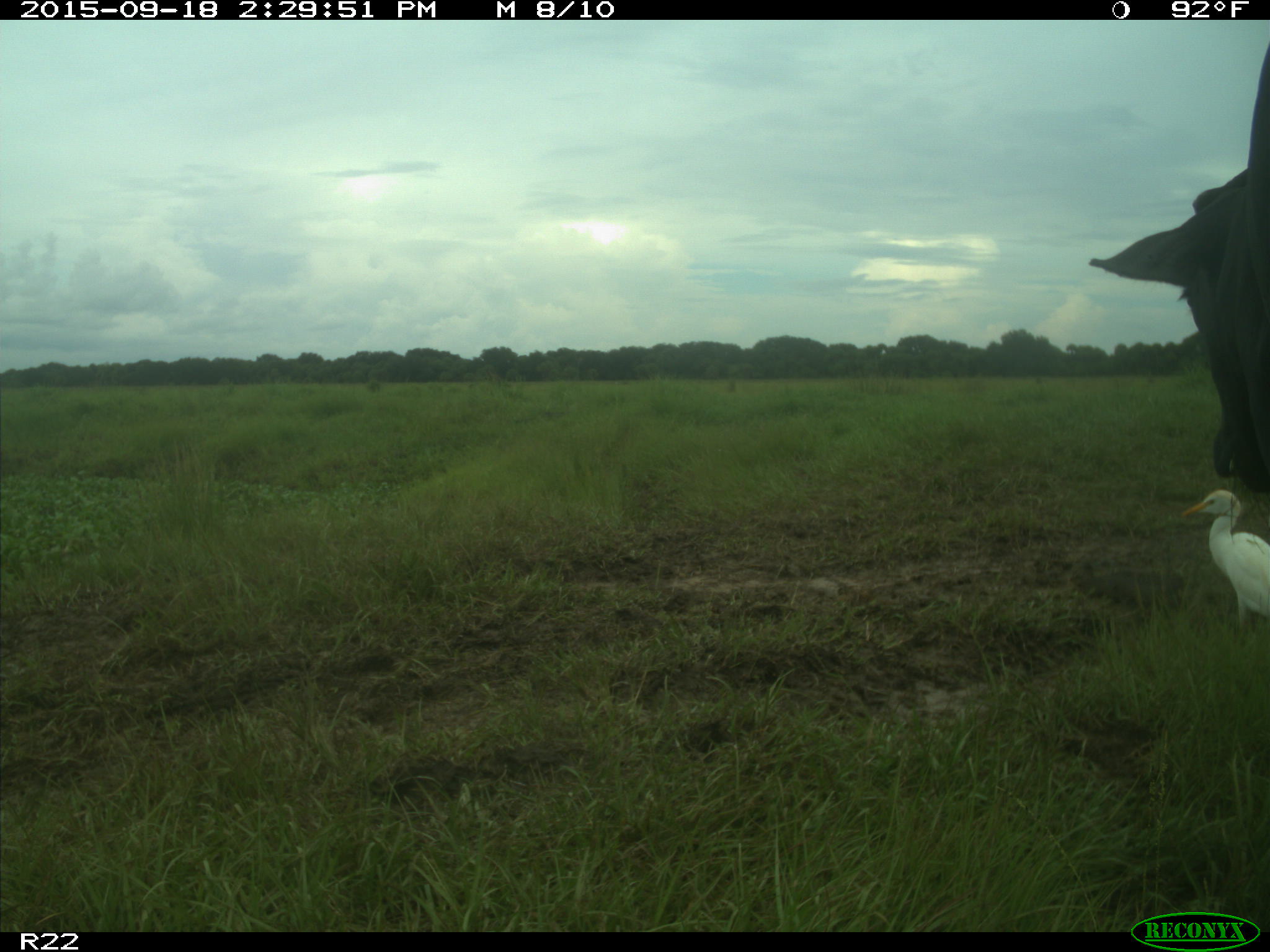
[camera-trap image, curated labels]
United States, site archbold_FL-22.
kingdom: Animalia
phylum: Chordata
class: Mammalia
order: Artiodactyla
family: Bovidae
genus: Bos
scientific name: Bos taurus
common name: domestic cow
Bos taurus (domestic cow).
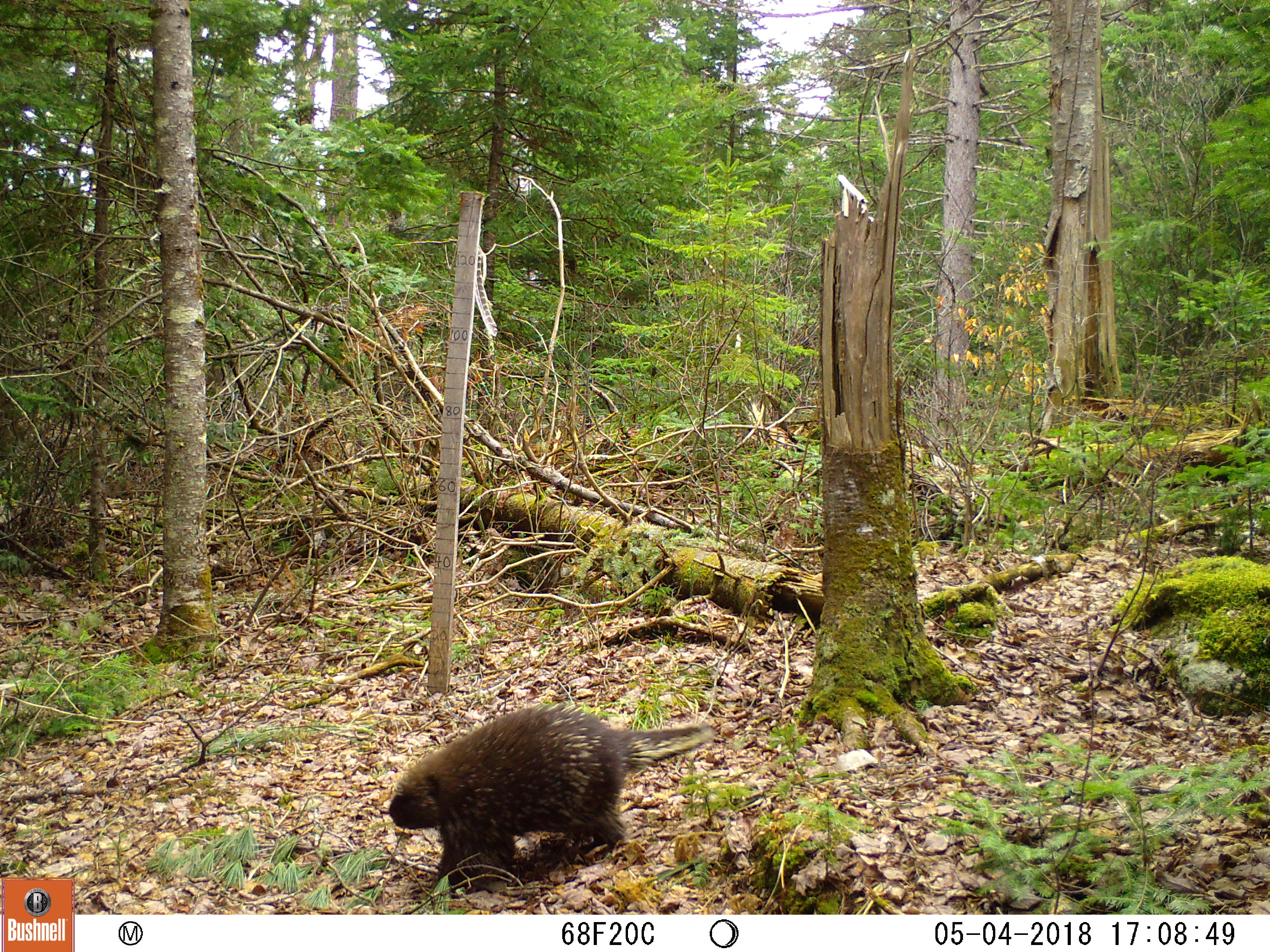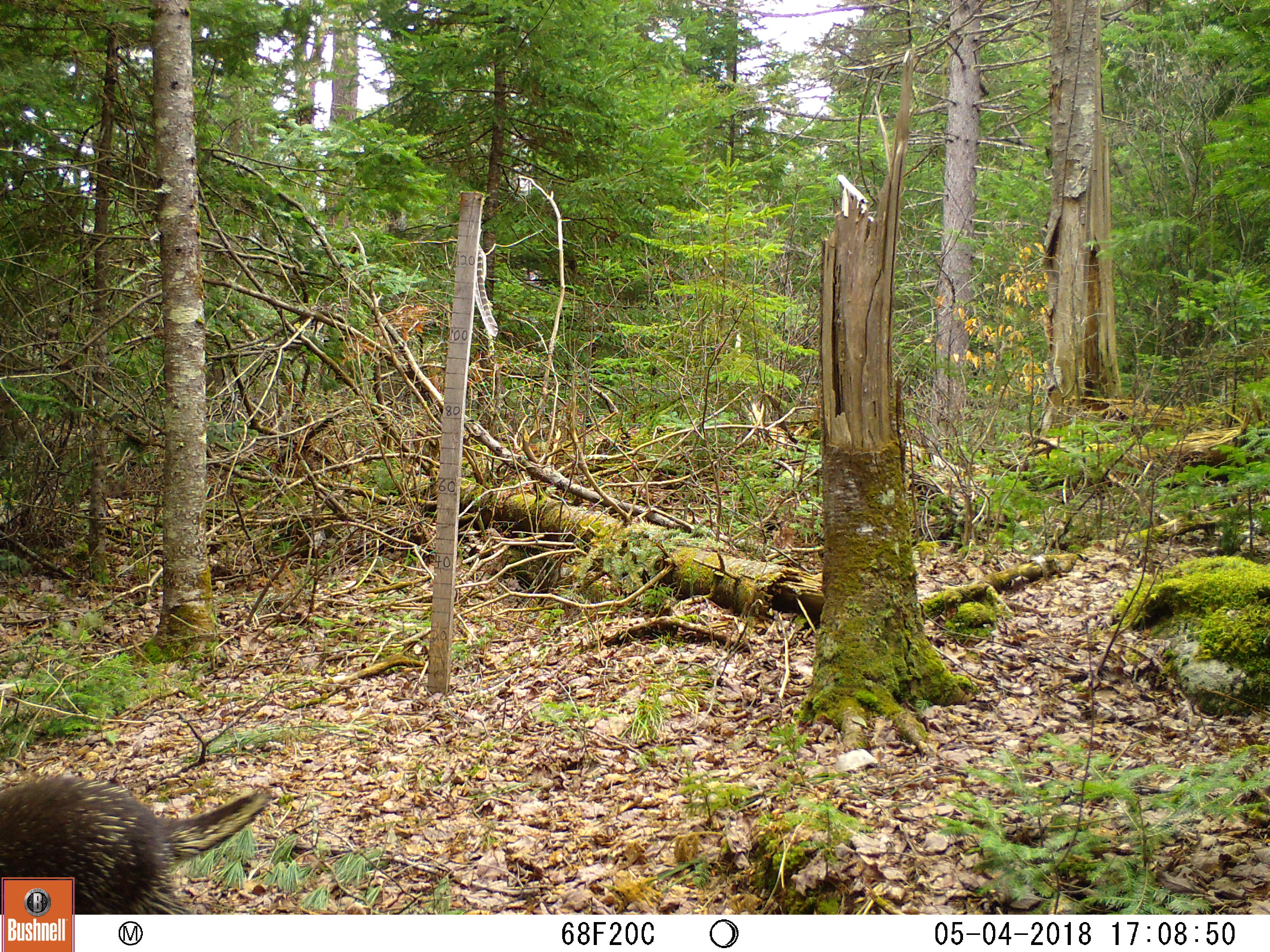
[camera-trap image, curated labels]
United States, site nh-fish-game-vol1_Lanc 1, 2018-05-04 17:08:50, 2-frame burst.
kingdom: Animalia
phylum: Chordata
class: Mammalia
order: Rodentia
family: Erethizontidae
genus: Erethizon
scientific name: Erethizon dorsatum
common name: porcupine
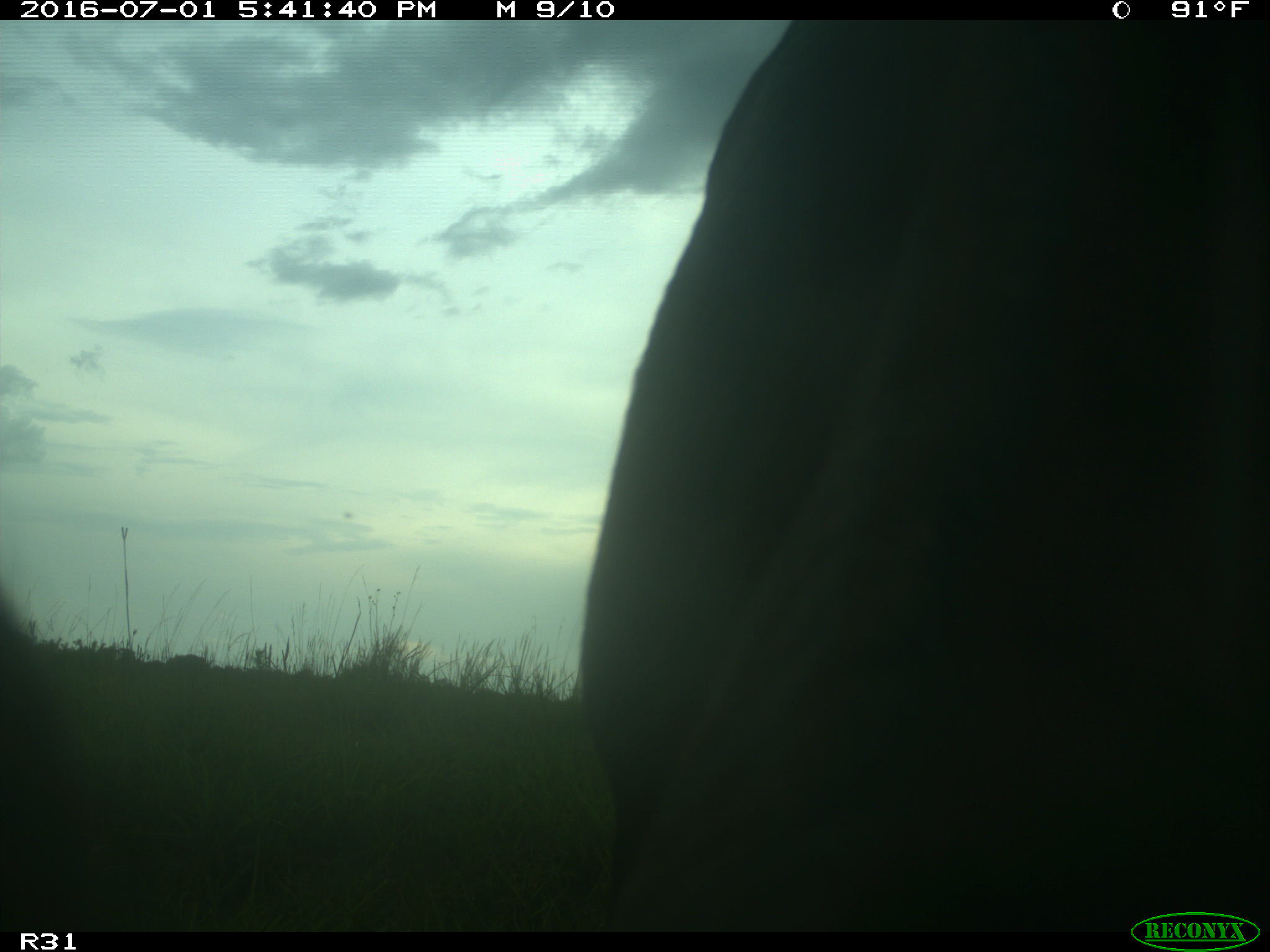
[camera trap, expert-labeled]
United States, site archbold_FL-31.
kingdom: Animalia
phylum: Chordata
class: Mammalia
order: Artiodactyla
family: Bovidae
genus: Bos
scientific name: Bos taurus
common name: domestic cow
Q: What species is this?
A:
==================================================
Work instruction ->
Transcribe word for word only the lines from the one with "common name: porcupine" through the end of the listing; every picture is to be omitted.

Response for this exercise ->
common name: porcupine
[camera trap, expert-labeled]
United States, site archbold_FL-31.
kingdom: Animalia
phylum: Chordata
class: Mammalia
order: Artiodactyla
family: Bovidae
genus: Bos
scientific name: Bos taurus
common name: domestic cow
Q: What species is this?
A:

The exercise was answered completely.